Nous ne publions pas de durée. La mesure dont nous disposons est de 1,3 km à vol d’oiseau, et le trajet réel par les rues est plus long. Chronométrez-le vous-même le premier jour, à l’heure où vous le ferez habituellement : c’est le seul chiffre qui vaudra pour vous.

Y a-t-il une pharmacie à proximité ?

Le relevé indique la Pharmacie de Baduel à 500 m, ainsi que trois autres structures de santé — clinique, hôpital privé, centre de soins de suite — dans le même rayon. Les horaires et les tours de garde ne figurent pas dans nos sources et se vérifient sur place.

Le quartier convient-il à un doctorant qui travaille surtout à distance ?

La proximité du campus de Troubiran joue en sa faveur, et le décalage de quatre à cinq heures avec la France hexagonale place les réunions de l’après-midi métropolitain en matinée locale. Le point à vérifier, logement par logement, reste la qualité de la connexion pour la visio.

Les distances indiquées sont-elles fiables ?

Elles proviennent d’un relevé cartographique daté et sont fiables en tant que distances à vol d’oiseau. Elles ne disent rien du tracé des rues, de l’état des trottoirs, des horaires ni de l’ouverture effective des établissements cités. Un commerce peut avoir fermé depuis le relevé.

Faut-il préférer ce secteur au centre-ville ?

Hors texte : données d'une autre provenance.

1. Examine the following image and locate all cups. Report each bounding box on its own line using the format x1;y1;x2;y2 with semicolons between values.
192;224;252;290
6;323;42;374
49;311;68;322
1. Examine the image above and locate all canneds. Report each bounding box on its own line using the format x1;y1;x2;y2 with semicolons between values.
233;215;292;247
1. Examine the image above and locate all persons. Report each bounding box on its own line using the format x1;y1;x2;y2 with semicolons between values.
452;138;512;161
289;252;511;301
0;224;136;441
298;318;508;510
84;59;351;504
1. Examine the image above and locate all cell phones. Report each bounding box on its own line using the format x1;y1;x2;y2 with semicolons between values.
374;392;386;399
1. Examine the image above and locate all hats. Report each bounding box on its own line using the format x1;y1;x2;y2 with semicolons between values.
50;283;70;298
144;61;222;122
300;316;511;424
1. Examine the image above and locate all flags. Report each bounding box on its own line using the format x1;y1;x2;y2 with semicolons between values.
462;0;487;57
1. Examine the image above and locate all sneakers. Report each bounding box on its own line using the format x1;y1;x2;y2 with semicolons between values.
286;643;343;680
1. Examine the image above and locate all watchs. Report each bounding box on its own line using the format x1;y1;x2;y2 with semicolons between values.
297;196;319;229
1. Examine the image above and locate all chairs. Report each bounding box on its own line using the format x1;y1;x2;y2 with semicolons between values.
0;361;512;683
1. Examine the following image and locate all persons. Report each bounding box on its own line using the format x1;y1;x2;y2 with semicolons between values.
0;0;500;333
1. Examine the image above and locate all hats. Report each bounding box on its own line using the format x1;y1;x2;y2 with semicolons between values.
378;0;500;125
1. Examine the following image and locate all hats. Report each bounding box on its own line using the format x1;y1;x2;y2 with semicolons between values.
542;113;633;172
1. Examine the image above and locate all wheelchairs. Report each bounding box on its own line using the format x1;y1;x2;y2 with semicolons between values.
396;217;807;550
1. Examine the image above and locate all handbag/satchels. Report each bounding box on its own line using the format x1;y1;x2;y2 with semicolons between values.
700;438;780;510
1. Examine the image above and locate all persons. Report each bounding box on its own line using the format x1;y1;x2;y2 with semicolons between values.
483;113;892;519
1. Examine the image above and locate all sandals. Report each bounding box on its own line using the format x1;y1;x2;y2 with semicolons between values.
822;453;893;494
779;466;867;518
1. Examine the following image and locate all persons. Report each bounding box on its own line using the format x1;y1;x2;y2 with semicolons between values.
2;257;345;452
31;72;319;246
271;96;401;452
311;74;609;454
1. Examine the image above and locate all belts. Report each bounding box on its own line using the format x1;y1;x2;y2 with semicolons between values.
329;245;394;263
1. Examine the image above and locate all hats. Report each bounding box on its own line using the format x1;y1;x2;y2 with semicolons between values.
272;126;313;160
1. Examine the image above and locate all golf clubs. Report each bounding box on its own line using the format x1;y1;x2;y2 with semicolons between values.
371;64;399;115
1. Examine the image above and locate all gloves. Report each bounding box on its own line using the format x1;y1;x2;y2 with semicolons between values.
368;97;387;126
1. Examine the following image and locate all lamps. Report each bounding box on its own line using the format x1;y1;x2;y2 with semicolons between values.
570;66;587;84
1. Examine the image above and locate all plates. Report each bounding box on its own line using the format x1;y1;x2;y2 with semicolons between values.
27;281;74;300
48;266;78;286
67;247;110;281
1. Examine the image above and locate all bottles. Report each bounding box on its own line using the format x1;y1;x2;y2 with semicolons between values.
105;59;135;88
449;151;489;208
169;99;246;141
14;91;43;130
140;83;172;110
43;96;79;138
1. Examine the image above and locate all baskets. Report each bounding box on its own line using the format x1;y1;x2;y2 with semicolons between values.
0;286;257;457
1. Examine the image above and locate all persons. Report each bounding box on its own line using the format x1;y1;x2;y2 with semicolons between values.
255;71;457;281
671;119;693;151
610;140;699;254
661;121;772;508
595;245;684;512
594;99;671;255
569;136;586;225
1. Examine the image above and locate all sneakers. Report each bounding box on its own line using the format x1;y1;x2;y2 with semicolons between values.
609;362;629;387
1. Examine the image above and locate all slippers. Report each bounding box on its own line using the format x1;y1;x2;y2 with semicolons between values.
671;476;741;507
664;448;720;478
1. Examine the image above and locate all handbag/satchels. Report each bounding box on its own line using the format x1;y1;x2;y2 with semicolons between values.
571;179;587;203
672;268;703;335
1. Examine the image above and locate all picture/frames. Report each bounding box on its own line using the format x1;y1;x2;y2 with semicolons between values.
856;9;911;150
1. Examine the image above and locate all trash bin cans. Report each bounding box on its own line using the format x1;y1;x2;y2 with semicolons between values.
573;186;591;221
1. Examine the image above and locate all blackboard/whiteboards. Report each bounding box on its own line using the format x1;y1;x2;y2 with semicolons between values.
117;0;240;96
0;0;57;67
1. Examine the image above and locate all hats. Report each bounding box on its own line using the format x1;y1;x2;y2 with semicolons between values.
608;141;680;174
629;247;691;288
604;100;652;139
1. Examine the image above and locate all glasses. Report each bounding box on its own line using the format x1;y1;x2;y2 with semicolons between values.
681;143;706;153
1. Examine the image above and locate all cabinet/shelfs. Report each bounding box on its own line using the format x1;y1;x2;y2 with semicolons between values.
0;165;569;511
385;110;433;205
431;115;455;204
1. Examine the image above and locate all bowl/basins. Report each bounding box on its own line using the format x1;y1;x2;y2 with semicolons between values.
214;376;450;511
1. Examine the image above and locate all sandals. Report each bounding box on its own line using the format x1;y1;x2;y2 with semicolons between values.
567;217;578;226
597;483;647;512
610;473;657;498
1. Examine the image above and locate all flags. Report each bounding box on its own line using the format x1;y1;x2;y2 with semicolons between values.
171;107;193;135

Cela dépend de l’usage. Ce point de Baduel est à 2,5 km du centre-ville : il privilégie la proximité des lieux de travail — hôpital, campus — et l’accès immédiat aux commerces du quotidien, au détriment de la vie de centre-ville et du littoral. Si vos journées se passent en centre-ville, l’arbitrage s’inverse.

Sources et méthode

Les distances, les noms d’établissements et les catégories cités dans cet article proviennent d’un relevé Google Places effectué le 27 août 2026 depuis un point de la rue Pacousine, à Baduel (Cayenne). Toutes les valeurs sont exprimées à vol d’oiseau et reproduites telles quelles, y compris l’orthographe des enseignes.

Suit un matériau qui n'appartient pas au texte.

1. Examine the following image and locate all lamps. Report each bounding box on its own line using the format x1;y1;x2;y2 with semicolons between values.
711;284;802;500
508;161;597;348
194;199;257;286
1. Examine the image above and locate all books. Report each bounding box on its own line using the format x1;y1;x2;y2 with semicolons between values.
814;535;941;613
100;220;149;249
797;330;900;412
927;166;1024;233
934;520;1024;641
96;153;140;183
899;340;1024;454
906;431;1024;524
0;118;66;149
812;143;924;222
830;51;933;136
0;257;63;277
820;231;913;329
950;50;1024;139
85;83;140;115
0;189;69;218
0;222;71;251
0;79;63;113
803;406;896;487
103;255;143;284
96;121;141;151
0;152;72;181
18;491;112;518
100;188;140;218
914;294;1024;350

Trois limites de cette source méritent d’être signalées. D’abord, un relevé de points d’intérêt donne des positions, pas des horaires, pas des tarifs, ni une garantie d’ouverture : nous n’en avons donc publié aucun. Ensuite, la catégorisation automatique est imparfaite — le relevé classe par exemple une voie, la rue Stanislas Lemki, parmi les établissements de santé, et fait apparaître deux fois les plages de Montjoly ; nous avons écarté la première entrée et fusionné la seconde. Enfin, un relevé est une photographie à une date : un commerce peut fermer, changer d’enseigne — c’est déjà le cas de LS CHANNY, référencé « ex mogador » — ou déménager.

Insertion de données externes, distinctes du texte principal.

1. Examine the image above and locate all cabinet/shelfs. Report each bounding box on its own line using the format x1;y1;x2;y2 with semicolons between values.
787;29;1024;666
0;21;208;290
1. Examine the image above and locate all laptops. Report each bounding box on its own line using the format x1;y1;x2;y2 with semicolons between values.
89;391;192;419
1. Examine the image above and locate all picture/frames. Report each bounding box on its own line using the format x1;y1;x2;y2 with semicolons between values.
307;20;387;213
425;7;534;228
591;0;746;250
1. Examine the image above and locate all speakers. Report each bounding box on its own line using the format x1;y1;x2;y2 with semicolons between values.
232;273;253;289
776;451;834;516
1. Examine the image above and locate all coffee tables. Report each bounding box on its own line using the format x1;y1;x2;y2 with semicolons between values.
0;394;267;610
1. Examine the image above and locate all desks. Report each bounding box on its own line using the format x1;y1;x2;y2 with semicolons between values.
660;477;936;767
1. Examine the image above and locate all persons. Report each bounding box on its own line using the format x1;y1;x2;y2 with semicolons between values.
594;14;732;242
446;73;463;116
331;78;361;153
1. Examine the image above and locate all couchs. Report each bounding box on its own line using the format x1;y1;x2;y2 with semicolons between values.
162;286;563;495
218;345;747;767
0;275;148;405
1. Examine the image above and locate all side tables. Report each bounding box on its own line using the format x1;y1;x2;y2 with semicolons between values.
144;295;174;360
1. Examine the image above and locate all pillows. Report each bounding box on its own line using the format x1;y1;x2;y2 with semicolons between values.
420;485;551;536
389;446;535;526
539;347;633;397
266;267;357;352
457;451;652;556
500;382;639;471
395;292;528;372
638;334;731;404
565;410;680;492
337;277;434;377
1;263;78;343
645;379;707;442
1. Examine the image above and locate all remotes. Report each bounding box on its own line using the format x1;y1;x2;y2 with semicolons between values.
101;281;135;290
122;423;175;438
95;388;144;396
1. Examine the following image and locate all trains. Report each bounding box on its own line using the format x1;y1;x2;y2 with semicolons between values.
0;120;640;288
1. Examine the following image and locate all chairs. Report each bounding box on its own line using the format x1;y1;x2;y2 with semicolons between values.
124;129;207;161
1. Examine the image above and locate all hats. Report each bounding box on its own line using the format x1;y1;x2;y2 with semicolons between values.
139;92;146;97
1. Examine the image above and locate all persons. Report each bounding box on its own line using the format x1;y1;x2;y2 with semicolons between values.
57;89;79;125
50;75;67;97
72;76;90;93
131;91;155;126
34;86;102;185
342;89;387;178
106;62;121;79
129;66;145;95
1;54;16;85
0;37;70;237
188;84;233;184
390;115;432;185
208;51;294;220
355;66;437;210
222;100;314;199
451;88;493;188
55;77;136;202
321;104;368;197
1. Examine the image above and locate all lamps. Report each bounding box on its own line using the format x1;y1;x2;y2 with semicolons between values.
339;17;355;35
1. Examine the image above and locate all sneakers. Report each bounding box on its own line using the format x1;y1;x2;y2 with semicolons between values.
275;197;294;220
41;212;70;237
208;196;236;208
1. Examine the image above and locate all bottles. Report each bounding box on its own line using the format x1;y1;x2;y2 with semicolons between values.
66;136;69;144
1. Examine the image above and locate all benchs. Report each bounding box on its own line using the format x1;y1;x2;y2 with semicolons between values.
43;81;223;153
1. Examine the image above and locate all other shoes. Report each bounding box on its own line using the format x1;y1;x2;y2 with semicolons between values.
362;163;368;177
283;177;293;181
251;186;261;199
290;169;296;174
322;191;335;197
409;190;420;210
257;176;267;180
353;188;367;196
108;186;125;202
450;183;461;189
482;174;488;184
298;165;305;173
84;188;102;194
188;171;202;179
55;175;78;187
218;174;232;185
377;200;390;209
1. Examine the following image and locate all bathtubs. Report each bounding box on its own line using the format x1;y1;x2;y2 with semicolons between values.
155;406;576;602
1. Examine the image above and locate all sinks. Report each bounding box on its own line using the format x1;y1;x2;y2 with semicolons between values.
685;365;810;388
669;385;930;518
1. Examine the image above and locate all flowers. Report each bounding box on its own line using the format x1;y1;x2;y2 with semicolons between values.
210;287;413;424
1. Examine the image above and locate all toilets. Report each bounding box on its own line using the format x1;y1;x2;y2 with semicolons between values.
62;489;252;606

Les éléments de contexte qui ne viennent pas de ce relevé relèvent de connaissances générales et vérifiables sur la Guyane : le régime des saisons (saison des pluies de décembre à juillet, saison plus sèche d’août à novembre), la faible variation de la durée du jour sous ces latitudes, le décalage horaire de quatre à cinq heures avec la France hexagonale selon la période, et la création de l’Université de Guyane comme établissement de plein exercice en 2015, après la partition de l’Université des Antilles et de la Guyane. L’état d’avancement du réseau de transport en site propre de l’agglomération est repris de notre propre point d’étape, daté, cité en lien plus haut.

Nous n’avons vérifié sur le terrain ni les itinéraires piétons, ni l’éclairage, ni l’ouverture des commerces cités. Cette page sera corrigée si un lecteur nous signale une fermeture ou une erreur de libellé.